[Spatial reasoning dataset excerpts]
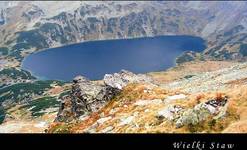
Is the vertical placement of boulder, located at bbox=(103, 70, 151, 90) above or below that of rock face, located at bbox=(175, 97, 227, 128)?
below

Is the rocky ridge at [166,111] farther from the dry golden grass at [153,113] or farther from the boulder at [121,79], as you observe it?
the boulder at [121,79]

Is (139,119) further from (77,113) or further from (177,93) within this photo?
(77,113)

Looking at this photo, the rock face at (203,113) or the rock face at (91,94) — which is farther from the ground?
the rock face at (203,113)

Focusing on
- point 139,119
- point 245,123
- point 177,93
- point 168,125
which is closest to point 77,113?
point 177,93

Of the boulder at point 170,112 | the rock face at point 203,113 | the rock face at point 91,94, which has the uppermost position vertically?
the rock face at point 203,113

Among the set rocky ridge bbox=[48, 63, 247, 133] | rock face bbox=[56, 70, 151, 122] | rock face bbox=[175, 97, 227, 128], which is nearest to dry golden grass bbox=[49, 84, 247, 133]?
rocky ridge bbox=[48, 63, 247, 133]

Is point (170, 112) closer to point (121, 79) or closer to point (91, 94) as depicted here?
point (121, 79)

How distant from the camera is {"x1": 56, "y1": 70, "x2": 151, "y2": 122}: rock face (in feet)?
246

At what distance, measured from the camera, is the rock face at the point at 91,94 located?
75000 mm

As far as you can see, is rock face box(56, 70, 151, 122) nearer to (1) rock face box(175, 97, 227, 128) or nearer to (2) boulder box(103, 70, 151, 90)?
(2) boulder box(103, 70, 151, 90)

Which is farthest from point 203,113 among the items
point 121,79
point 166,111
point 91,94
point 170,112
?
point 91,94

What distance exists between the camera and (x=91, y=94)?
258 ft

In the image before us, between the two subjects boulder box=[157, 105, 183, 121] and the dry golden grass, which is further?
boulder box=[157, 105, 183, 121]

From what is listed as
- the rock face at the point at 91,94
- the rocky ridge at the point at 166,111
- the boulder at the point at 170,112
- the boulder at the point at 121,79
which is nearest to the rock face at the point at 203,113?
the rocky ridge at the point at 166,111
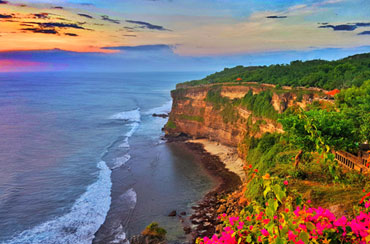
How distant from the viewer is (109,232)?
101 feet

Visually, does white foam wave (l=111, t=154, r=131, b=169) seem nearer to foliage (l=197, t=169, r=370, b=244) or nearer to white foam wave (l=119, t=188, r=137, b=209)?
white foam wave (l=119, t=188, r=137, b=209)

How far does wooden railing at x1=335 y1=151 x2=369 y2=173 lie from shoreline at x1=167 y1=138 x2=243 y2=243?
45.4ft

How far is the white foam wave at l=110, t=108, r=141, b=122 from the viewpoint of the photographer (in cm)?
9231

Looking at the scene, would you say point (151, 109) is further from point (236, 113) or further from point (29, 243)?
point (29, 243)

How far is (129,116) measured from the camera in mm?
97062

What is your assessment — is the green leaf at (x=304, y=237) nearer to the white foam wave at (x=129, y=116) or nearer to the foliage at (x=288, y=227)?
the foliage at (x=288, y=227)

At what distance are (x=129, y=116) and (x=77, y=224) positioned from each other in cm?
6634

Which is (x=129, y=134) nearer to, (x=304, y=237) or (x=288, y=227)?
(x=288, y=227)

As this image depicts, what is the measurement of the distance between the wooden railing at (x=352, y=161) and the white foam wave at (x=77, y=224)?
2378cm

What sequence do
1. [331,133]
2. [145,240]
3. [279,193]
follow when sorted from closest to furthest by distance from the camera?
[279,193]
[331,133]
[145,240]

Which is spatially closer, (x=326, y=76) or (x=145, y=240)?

Aim of the exercise: Reproduce all the entries above with "wooden railing" swapped for "wooden fence" and no other changes. Omit the pictures.

Worked solution:
Is the vertical placement of boulder, located at bbox=(103, 70, 151, 90) above or below that of rock face, located at bbox=(175, 97, 227, 128)?
below

Is the rocky ridge at [166,111] farther from the dry golden grass at [153,113] or farther from the boulder at [121,79], as you observe it?
the boulder at [121,79]

Is (139,119) further from (77,113) or further from (177,93) within this photo?
(77,113)

Looking at this photo, the rock face at (203,113) or the rock face at (91,94) — which is farther from the ground?
the rock face at (203,113)

Focusing on
- point 139,119
- point 245,123
- point 177,93
- point 168,125
which is closest to point 77,113?
point 177,93

Of the boulder at point 170,112 | the rock face at point 203,113 | the rock face at point 91,94, which has the uppermost position vertically?
the rock face at point 203,113

Among the set rocky ridge bbox=[48, 63, 247, 133] | rock face bbox=[56, 70, 151, 122] | rock face bbox=[175, 97, 227, 128], which is nearest to dry golden grass bbox=[49, 84, 247, 133]?
rocky ridge bbox=[48, 63, 247, 133]

Is point (170, 112) closer to point (121, 79) or closer to point (91, 94) as depicted here?
point (121, 79)

How distant from the camera is {"x1": 56, "y1": 70, "x2": 151, "y2": 122}: rock face (in feet)?
246

At what distance, measured from the camera, is the rock face at the point at 91,94 located?
75000 mm

As far as you can see, is rock face box(56, 70, 151, 122) nearer to (1) rock face box(175, 97, 227, 128) or nearer to (2) boulder box(103, 70, 151, 90)?
(2) boulder box(103, 70, 151, 90)

Which is farthest from point 203,113 among the items
point 121,79
point 166,111
point 91,94
point 170,112
?
point 91,94

What distance exists between the camera and (x=91, y=94)?
258 ft

In the image before us, between the two subjects boulder box=[157, 105, 183, 121] and the dry golden grass, which is further?
boulder box=[157, 105, 183, 121]

From what is listed as
- the rock face at the point at 91,94
- the rocky ridge at the point at 166,111
- the boulder at the point at 170,112
- the boulder at the point at 121,79
which is nearest to the rock face at the point at 203,113?
the rocky ridge at the point at 166,111
How distant from the viewer is (109,232)?
101 feet

Visually, does white foam wave (l=111, t=154, r=131, b=169) seem nearer to foliage (l=197, t=169, r=370, b=244) or nearer to white foam wave (l=119, t=188, r=137, b=209)?
white foam wave (l=119, t=188, r=137, b=209)

How far does wooden fence at x1=335 y1=151 x2=369 y2=173 lie from shoreline at x1=167 y1=138 x2=243 y2=243?
45.4ft

How far is the white foam wave at l=110, t=108, r=141, b=122 from the viewpoint of the photographer (in cm)?
9231

Looking at the scene, would you say point (151, 109) is further from point (236, 113) or further from point (29, 243)?
point (29, 243)

How far is (129,116) measured from the camera in mm?
97062

What is your assessment — is the green leaf at (x=304, y=237) nearer to the white foam wave at (x=129, y=116) or nearer to the foliage at (x=288, y=227)?
the foliage at (x=288, y=227)

At what distance are (x=129, y=116) and (x=77, y=224) positioned from each other in cm?
6634

Which is (x=129, y=134) nearer to, (x=304, y=237) or (x=288, y=227)?
(x=288, y=227)

As this image depicts, what is the measurement of the distance between the wooden fence at (x=352, y=161) and the white foam wave at (x=77, y=224)?
2378cm

What sequence do
1. [331,133]
2. [145,240]
3. [279,193]
follow when sorted from closest to furthest by distance from the camera?
[279,193]
[331,133]
[145,240]

Which is spatially closer, (x=326, y=76) or (x=145, y=240)?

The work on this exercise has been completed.